Now, from what I know, the graphs of equivalent indefinite integrals should look similar and should differ only by a constant, which means they will coincide after a translation transformation. However, it seems not to be the case here. Hence my question; will the graphs of equivalent indefinite integrals always look similar, or perhaps there is a mistake in my calculations? In addition, the answer that is given in the problem book is
$$2\sqrt{2} \left[ \dfrac{t}{\pi}\right] + \sqrt{2} \space \mathrm{sgn} \space t \cdot \left\{ \cos{ \dfrac{t}{\pi} } - \cos{t}\right\} \\ \mathrm{ where } \space t = x - \dfrac{\pi}{4} \space \mathrm{ and } \left[ \cdot \right] \textrm{ is the integer part of the expression inside } $$
This further confused me because now I don't know the right answer and where I went wrong. Any help is appreciated.

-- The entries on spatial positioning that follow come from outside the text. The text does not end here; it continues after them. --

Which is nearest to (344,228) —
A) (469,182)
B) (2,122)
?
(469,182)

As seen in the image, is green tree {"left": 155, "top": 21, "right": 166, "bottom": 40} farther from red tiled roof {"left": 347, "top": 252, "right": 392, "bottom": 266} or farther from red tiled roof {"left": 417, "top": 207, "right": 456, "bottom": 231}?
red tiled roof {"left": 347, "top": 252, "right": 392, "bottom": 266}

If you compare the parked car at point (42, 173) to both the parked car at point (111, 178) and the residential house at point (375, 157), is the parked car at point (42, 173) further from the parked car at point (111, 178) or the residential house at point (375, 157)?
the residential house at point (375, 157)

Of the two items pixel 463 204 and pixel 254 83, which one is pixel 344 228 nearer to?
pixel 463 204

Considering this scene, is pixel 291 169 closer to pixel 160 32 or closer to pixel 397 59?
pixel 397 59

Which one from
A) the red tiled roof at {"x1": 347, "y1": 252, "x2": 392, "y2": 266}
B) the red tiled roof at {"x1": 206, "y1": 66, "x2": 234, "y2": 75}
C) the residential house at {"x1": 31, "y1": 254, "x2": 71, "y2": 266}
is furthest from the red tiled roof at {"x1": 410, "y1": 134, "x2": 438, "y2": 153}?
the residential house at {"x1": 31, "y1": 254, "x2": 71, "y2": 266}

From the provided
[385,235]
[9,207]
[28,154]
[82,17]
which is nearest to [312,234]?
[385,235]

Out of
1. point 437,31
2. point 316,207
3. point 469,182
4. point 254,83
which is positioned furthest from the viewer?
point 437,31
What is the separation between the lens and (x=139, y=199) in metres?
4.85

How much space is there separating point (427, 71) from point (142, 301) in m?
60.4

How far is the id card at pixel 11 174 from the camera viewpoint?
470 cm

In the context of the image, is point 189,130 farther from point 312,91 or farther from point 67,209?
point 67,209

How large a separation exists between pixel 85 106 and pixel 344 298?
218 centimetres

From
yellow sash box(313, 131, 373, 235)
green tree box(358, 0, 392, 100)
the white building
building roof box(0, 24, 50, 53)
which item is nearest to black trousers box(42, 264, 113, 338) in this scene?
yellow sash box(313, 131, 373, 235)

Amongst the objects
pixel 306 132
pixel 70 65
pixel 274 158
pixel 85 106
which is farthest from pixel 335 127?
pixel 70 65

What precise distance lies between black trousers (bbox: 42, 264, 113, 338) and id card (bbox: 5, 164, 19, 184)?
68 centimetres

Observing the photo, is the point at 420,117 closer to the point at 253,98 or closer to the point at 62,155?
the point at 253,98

Note that the integration is over a periodic function with periodic non-differentiable points as shown in the plot. Follow the steps below to perform such indefinite integration.
$$I=\int {\sqrt{1-\sin{\left(2x\right)}}}\space \mathrm{d}x = \int {\sqrt{(\sin{x} - \cos{x})^2 }}\space \mathrm{d}x $$
$$= \int |\sin{x} - \cos{x}| \mathrm{d}x =\sqrt 2 \int |\sin(x-\frac{\pi}{4})| \mathrm{d}x = \sqrt 2\int |\sin t|dt$$
where the variable change $t=x-\frac \pi4$ is made in the last step. Note that the last expression is a positive periodic function with periodity $\pi$ and its repeated integral value in each periodic interval is given by
$$A=\int_0^\pi |\sin t| dx = 2$$
Then, for $t\ge 0$, reeexpress the integral as,
$$I =\sqrt 2 \int_0^{[\frac t\pi]} |\sin s| ds+\sqrt 2 \int_{[\frac t\pi]}^t \sin s ds + C $$
$$=\sqrt 2 A\left[\frac t\pi\right] - \sqrt 2 \cos s|_{[\frac t\pi]}^t + C$$
$$=2\sqrt{2} \left[ \dfrac{t}{\pi}\right] + \sqrt{2} \space \left( \cos{ \dfrac{t}{\pi} } - \cos{t}\right) +C $$
The result for $t<0$ can be derived similarly. The combined integral result then reads,
$$I = 2\sqrt{2} \left[ \dfrac{t}{\pi}\right] + \sqrt{2} \space \mathrm{sgn} \space t \cdot \left(\cos{ \dfrac{t}{\pi} } - \cos{t}\right) +C $$